As between the lessor and lessee, the right of the lessee to remove trade fixtures erected by it was subject to the condition that there was no rent in arrear at the termination of the lease. In the absence of any agreement on the subject the tenant would have had a right to remove the trade fixtures, though the rent be then in arrear, subject to the right of the landlord to distrain the same for the unpaid rent. Here, however, there was a specific agreement giving a right to remove fixtures under a certain condition, viz. payment of rent in arrear, and the condition displaces the common-law right to the extent of requiring a fulfillment of the condition before the right of -removal can be exercised. Tiffany on Landlord & Tenant, p. 1598, §243; Mathinet v. Giddings, 10 Ohio 365; Clemens v. Murphy, 40 Mo. 121; Allen v. Gates, 73 Vt. 222, 50 Atl. 1092; Cubbins v. Ayers, 4 Lea (72 Tenn.) 329; Holbrook v. Chamberlin, 116 Mass. 155.
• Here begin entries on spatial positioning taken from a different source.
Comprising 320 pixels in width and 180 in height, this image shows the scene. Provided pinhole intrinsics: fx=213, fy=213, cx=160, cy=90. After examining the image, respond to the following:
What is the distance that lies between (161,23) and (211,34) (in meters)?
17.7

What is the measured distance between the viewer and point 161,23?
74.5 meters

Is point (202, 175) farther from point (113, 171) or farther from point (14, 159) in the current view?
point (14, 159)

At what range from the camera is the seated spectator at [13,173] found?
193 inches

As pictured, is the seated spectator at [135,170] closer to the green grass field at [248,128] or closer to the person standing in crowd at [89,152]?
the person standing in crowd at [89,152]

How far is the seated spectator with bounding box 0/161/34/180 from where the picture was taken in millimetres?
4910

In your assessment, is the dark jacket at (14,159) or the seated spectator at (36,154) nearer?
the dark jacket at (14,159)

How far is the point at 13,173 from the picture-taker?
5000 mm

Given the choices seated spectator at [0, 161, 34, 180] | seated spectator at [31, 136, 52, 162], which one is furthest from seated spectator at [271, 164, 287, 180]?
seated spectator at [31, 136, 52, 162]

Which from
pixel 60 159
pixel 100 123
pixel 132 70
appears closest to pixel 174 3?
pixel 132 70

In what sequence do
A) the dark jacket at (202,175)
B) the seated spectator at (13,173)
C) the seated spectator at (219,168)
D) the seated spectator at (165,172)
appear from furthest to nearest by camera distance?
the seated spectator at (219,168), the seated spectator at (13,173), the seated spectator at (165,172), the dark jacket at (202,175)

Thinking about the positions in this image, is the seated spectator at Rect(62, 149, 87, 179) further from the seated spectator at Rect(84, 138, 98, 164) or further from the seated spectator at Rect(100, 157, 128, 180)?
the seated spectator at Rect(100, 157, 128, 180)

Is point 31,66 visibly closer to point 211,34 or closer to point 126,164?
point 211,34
Here, before the receiver was appointed, the lease was terminated, not by lapse of time, but by the lessor under a power in the lease for non-payment of rent then in arrear. Subsequently the receiver, by order of the court, sold all of the trade fixtures put in by the tenant. This was without objection on the part of the lessor. He has explained, however, that he did not act earlier because he had mislaid his copy of the lease and did not recall the terms thereof giving him the right he now *144asserts respecting the proceeds of sale of the tenant’s fixtures. This explanation seems satisfactory. It would be inequitable to deprive the lessor of any rights under the lease because of the receivership, or his apparent but not real loches in asserting his rights earlier. Assuming that the lessor was entitled to an order preventing the sale and removal of the fixtures by the receiver, which seems likely, then as he has explained his apparent loches in asserting his rights, the only relief which he now asks seems reasonable and equitable, viz. to give him a lien on the proceeds of sale by the receiver of the tenant’s fixtures for the rent due the lessor. This will be done in the due course of administering the estate of the insolvent corporation.
Let an order be entered accordingly.